1992: The best & worst movies

''The Player'' and ''Reservoir Dogs'' are among the year's stand-out films

The Best:

1. THE PLAYER Long after it seemed his creative juices had run dry, director Robert Altman returned to greatness with this hypnotic Tinseltown satire. Altman has great fun skewering the rituals of today’s moviemaking elite: the pitches and power breakfasts, the mud baths and mineral water, the insular celebrity chic (incarnated by a dazzling galaxy of star cameos). At the same time, he recognizes that modern Hollywood is a place at once vacuous and infinitely mysterious — a fantasyland that is fast running out of dreams, a metaphysical hall of mirrors in which the movies that get made are mere reflections of the status-mad, superstar-crazed culture that surrounds them. Tim Robbins, as the production-executive hero, isn’t just a sleek, murderous cad; he’s a likable cad. As his life is transformed into a ”movie” far more gripping than any of the trash he produces, The Player becomes sublime entertainment, a deadpan comic thriller that, in its ingenious design, its delicate ripples of nastiness and joy, embodies the very moviemaking magic it says has leaked out of Hollywood.

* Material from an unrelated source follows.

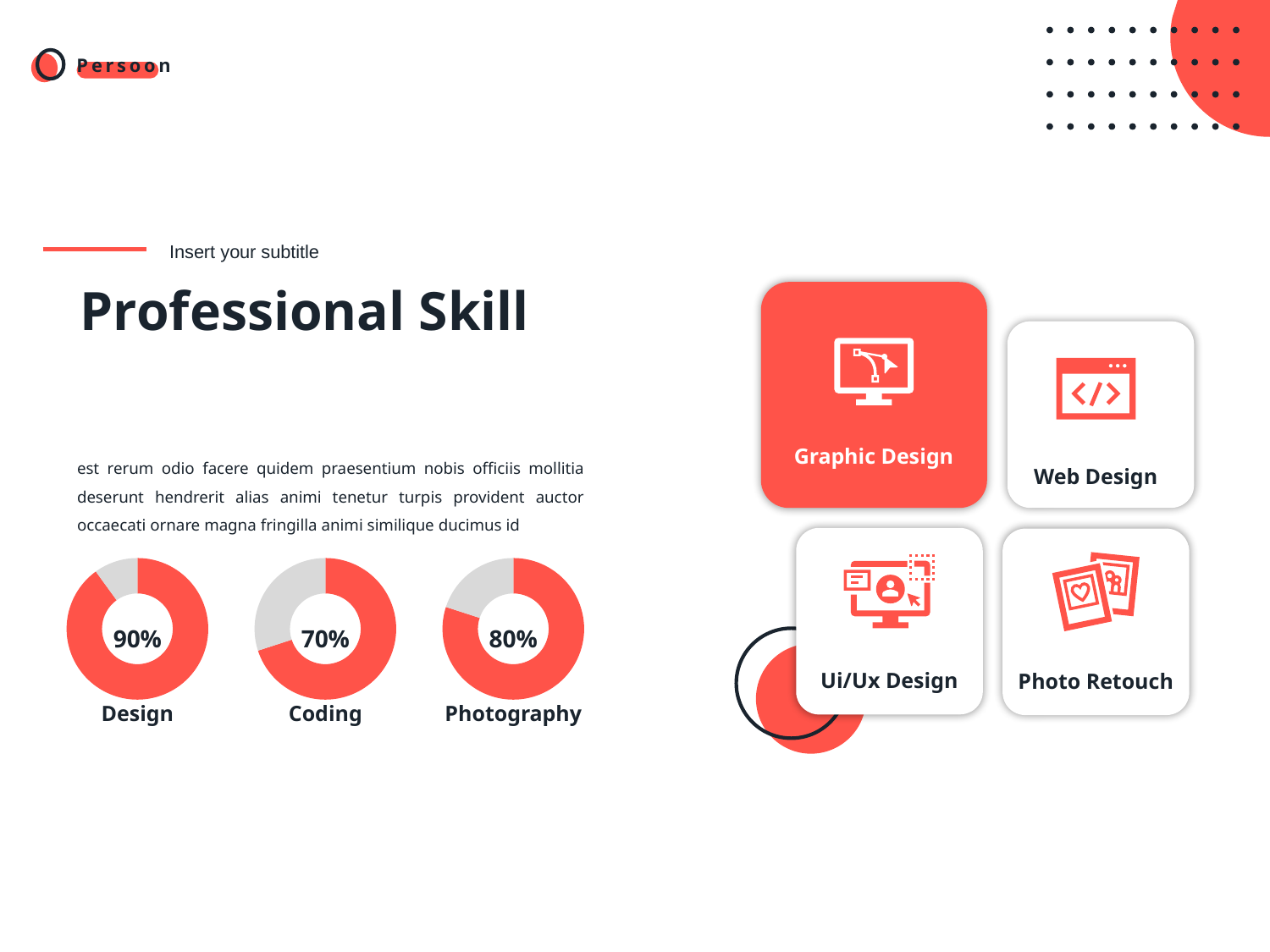
Which of the three donut charts shows the lowest percentage? Coding What value is shown in the Photography donut chart? 80% Which of the three donut charts shows the highest percentage? Design What is the title of the slide containing the donut charts? Professional Skill What value is shown in the Design donut chart? 90% How many donut charts are shown on the slide? 3 What is the difference between the Photography and Coding percentages? 10% What is the difference between the Design and Coding percentages? 20% What kind of chart is used to show the Design, Coding and Photography skills? Donut chart What value is shown in the Coding donut chart? 70% What colour is the filled portion of the Coding donut chart? Red Which is larger, the Photography value or the Coding value? Photography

2. GLENGARRY GLEN ROSS Acclaimed plays don’t usually survive the transition to the big screen; too often they are opened up, turned inside out, or revealed to be little more than pabulum in the first place. But David Mamet’s volcanic comedy about real estate hucksters is a brilliant theatrical experience — a nonstop eruption of language, rage, and American dreams-and the movie version does full justice to the play’s blistering comic spirit. Featuring superb performances by Al Pacino, Jack Lemmon, Alec Baldwin, and a supporting cast of macho blowhards, Glengarry is a true answer to Death of a Salesman: Mamet’s desperate con men may be losers, but from first shot to last they are dazzlingly alive.

3. THE BEST INTENTIONS Having spent nearly half a century excavating his own angst, Ingmar Bergman scripted this loving, supremely empathetic drama based on the courtship and early married years of his parents. Directed by Bille August, The Best Intentions exudes the warmth of a valentine, but there’s a plaintive ache at its core: The movie is wise enough to understand how two people can grow together and move apart at the same time.

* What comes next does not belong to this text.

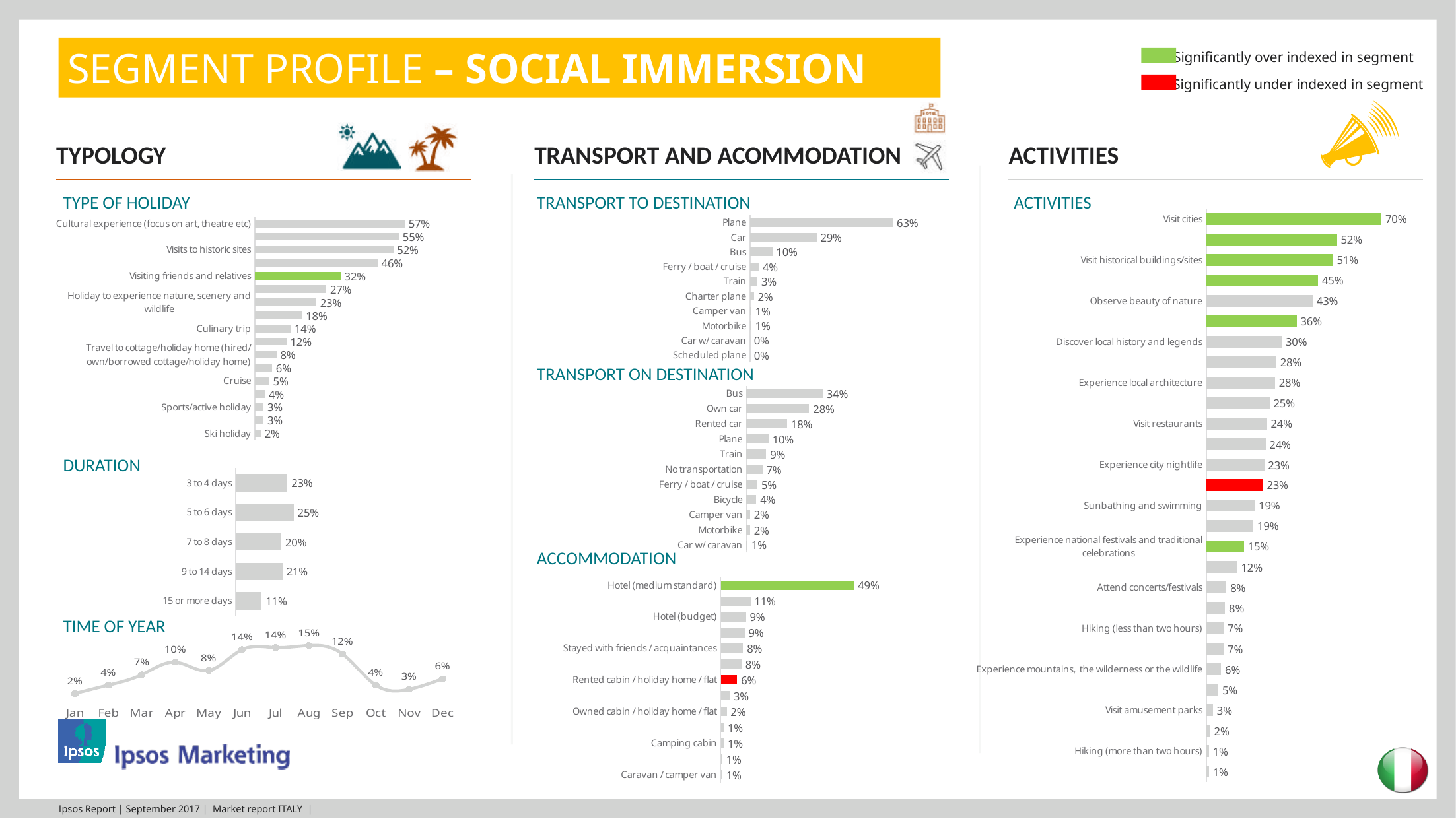
In the Time of Year chart, what is the value for Jan? 2% In the Duration chart, which category has the highest value? 5 to 6 days In the Duration chart, which category has the lowest value? 15 or more days In the Accommodation chart, what is the value for Hotel (medium standard)? 49% What kind of chart is the Time of Year chart? Line chart How many categories are shown in the Duration chart? 5 In the Transport on Destination chart, what is the difference between Bus and Own car? 6 percentage points In the Transport to Destination chart, what is the value for Plane? 63% In the Type of Holiday chart, what is the value for Visiting friends and relatives? 32% In the Time of Year chart, which month has the highest value? Aug In the Transport to Destination chart, which category has the highest value? Plane In the Activities chart, what is the value for Visit cities? 70%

4. MALCOLM X Sometimes it takes daring to be conventional. Spike Lee understood that Malcolm X’s life, with its fascinating evolutions, its movement from pleasure to rage to pride to defiance, didn’t need to be gussied up with his usual in-your-face pyrotechnics. Lee simply tells Malcolm’s story on its own terms, with a passion, intelligence, and respect for history that renders this one of the most powerful Hollywood biopics ever made. Denzel Washington embodies Malcolm in all his inspiring complexity. He never seems less than heroic or more than human.

5. THE CRYING GAME Neil Jordan’s tantalizing romantic thriller takes up where his 1986 Mona Lisa left off. Once again, the hero is a wayward soul — this time, an IRA terrorist — who becomes the protector of a ravishing young black woman. Here, though, his object of desire turns out to be a figure of haunting erotic ambiguity. As Dil, the girl with something extra, Jaye Davidson has a yearning ardor that stings like tears. She becomes the essence of romantic melancholy as the movie gracefully reconsiders the question ”What is this thing called love?”